** START OF Data to process **

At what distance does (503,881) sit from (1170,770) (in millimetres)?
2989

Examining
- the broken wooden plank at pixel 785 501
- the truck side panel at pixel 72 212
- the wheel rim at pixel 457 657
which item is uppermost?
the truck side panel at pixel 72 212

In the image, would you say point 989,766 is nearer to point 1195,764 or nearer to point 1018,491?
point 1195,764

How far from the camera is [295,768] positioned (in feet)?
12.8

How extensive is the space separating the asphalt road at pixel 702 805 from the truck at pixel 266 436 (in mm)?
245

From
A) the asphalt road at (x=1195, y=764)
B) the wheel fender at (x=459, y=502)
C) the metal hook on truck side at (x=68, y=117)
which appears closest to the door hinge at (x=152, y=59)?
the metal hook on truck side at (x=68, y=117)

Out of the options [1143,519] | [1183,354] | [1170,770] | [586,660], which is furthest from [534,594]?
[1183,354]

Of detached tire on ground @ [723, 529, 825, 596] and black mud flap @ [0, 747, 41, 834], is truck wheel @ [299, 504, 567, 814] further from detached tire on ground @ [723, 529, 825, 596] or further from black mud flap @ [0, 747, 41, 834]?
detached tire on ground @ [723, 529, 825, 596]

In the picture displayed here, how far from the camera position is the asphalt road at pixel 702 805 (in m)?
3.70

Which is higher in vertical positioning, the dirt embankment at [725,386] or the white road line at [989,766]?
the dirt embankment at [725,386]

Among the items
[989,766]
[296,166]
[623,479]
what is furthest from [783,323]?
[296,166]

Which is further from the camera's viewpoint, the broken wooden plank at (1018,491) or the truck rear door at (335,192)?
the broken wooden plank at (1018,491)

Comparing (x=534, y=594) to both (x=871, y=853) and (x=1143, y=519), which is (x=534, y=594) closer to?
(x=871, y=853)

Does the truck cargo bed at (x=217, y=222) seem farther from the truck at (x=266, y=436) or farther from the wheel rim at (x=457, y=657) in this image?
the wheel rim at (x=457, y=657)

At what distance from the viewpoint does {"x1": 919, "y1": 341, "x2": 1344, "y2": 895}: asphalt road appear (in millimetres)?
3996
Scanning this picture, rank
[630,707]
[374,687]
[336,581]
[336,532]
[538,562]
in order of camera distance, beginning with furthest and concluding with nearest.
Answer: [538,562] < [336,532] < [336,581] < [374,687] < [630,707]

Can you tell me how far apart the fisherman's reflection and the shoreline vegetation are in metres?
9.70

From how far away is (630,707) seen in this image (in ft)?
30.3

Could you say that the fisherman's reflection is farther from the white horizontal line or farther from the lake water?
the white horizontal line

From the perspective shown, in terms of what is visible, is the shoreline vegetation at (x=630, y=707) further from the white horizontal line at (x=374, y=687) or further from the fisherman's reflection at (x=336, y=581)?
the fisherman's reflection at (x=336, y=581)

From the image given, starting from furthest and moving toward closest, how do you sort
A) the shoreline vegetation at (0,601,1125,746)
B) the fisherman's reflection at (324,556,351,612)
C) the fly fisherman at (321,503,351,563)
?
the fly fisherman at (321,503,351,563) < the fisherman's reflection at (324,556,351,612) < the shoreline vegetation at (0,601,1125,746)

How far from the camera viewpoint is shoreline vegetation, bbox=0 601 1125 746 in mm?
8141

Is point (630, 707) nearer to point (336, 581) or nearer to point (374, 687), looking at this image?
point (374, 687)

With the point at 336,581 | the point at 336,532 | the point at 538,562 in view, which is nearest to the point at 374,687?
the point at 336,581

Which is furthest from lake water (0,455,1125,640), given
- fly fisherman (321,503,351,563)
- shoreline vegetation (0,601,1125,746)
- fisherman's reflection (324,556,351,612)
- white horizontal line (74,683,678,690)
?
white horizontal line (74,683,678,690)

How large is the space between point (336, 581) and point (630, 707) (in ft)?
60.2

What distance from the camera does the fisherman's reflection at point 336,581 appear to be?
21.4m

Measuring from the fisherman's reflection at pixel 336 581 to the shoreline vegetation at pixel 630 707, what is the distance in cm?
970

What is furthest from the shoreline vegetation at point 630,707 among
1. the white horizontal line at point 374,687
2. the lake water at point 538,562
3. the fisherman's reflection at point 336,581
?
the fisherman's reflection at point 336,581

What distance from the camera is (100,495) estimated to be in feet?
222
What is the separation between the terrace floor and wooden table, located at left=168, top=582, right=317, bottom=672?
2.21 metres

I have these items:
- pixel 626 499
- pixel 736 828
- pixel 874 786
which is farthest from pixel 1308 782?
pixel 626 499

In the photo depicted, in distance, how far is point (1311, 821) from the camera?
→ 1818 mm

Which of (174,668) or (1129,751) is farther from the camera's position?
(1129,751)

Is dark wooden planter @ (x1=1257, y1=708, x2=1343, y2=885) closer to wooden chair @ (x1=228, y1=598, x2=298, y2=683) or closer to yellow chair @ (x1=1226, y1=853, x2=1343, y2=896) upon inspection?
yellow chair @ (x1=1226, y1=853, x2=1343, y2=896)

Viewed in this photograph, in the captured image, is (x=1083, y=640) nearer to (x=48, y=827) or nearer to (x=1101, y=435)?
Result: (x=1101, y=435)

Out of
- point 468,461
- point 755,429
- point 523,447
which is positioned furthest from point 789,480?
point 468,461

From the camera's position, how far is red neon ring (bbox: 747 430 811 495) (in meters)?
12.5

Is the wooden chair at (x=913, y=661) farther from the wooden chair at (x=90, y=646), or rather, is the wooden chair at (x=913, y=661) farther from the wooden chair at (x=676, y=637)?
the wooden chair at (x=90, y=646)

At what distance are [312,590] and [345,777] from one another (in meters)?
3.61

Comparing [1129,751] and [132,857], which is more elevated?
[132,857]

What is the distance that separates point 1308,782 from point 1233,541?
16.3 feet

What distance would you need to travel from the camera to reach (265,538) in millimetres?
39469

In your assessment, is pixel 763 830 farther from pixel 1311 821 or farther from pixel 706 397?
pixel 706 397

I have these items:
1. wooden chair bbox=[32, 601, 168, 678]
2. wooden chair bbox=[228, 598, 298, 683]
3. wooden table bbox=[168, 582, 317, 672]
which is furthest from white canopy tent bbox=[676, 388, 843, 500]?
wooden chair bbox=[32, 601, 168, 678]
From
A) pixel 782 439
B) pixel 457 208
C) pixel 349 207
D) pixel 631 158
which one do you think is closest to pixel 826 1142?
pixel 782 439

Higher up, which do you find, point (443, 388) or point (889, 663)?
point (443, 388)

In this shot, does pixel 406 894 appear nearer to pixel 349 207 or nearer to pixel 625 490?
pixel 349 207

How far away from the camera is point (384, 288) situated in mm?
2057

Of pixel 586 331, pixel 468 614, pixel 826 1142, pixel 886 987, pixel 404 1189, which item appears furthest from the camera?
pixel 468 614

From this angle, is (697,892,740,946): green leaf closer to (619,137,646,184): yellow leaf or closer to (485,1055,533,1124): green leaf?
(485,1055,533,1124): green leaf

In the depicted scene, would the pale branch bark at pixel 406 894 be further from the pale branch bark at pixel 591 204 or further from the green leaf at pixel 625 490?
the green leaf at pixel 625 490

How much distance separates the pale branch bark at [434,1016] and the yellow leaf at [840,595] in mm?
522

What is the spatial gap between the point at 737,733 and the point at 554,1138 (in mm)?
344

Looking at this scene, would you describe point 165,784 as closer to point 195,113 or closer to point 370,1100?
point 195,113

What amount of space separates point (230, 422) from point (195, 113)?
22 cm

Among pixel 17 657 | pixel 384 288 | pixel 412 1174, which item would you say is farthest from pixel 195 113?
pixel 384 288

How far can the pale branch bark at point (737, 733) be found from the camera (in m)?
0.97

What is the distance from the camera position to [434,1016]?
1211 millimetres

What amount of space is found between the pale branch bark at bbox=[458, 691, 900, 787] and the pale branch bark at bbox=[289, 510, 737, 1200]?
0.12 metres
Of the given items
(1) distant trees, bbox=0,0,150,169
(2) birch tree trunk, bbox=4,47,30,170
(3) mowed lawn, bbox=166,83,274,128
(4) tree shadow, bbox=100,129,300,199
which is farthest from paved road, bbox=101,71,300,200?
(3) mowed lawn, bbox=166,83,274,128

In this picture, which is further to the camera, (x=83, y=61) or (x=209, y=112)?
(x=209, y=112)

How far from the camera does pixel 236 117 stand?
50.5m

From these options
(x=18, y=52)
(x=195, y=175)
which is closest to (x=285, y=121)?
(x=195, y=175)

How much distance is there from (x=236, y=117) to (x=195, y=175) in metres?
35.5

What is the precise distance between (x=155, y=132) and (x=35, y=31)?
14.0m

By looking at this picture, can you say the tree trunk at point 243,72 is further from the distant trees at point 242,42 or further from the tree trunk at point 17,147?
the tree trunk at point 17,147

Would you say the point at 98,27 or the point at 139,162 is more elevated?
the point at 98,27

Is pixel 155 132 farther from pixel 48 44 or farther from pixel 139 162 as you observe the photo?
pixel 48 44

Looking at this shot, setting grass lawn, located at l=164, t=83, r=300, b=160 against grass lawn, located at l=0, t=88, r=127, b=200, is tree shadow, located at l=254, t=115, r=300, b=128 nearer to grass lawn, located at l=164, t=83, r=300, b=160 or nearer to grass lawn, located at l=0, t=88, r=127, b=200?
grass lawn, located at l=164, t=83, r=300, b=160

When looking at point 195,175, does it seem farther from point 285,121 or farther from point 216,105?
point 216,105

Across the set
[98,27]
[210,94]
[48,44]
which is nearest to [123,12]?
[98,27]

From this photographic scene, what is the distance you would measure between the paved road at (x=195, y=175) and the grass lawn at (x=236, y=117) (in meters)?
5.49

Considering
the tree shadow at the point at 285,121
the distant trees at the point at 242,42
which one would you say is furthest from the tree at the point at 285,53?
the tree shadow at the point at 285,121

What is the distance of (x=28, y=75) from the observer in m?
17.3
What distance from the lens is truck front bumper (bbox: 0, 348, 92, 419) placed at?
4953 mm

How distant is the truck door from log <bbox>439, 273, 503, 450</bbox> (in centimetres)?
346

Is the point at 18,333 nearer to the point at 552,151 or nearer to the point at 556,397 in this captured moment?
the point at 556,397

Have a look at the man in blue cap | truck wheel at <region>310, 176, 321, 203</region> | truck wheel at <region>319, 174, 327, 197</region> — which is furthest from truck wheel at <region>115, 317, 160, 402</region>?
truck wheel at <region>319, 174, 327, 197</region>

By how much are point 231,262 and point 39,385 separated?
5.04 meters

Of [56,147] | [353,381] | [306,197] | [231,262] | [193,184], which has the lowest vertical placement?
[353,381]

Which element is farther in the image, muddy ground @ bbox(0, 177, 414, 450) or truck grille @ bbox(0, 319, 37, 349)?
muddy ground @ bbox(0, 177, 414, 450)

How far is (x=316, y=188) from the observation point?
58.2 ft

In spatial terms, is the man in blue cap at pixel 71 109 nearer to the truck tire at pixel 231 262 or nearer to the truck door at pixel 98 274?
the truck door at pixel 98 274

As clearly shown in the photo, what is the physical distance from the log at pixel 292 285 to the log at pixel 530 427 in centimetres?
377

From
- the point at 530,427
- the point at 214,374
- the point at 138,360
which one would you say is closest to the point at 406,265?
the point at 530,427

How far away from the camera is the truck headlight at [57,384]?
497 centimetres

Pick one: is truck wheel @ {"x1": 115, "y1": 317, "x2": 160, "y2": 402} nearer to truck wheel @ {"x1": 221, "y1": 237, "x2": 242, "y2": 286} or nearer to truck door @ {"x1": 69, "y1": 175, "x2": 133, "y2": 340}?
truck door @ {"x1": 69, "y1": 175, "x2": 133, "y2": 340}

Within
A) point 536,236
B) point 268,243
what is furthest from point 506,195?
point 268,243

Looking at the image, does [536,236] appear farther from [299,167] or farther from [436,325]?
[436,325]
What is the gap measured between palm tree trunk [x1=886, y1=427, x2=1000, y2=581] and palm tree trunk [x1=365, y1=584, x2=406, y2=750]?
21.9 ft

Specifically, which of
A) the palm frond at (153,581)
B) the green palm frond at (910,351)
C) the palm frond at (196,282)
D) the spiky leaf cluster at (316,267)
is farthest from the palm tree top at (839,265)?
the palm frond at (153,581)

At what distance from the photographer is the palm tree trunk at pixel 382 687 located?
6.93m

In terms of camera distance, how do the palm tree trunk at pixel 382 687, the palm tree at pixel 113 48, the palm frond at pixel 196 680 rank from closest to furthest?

** END OF Data to process **

Rewrite the listing from the line containing "How far away from the camera is the" through its final line, replacing "photographer" with "camera" and changing nothing else.

How far away from the camera is the truck headlight at [57,384]?
497 centimetres

Pick one: is truck wheel @ {"x1": 115, "y1": 317, "x2": 160, "y2": 402} nearer to truck wheel @ {"x1": 221, "y1": 237, "x2": 242, "y2": 286} or nearer to truck door @ {"x1": 69, "y1": 175, "x2": 133, "y2": 340}?
truck door @ {"x1": 69, "y1": 175, "x2": 133, "y2": 340}

Within
A) point 536,236
B) point 268,243
what is furthest from point 506,195?
point 268,243

Looking at the image, does [536,236] appear farther from [299,167] or farther from [436,325]?
[436,325]
What is the gap measured between palm tree trunk [x1=886, y1=427, x2=1000, y2=581] and palm tree trunk [x1=365, y1=584, x2=406, y2=750]?
21.9 ft

Specifically, which of
A) the palm frond at (153,581)
B) the green palm frond at (910,351)
C) the palm frond at (196,282)
D) the spiky leaf cluster at (316,267)
is farthest from the palm tree top at (839,265)?
the palm frond at (153,581)

At what distance from the camera is the palm tree trunk at pixel 382 687 located?
6.93m

In terms of camera distance, how do the palm tree trunk at pixel 382 687, the palm tree at pixel 113 48, the palm frond at pixel 196 680 rank from closest to furthest?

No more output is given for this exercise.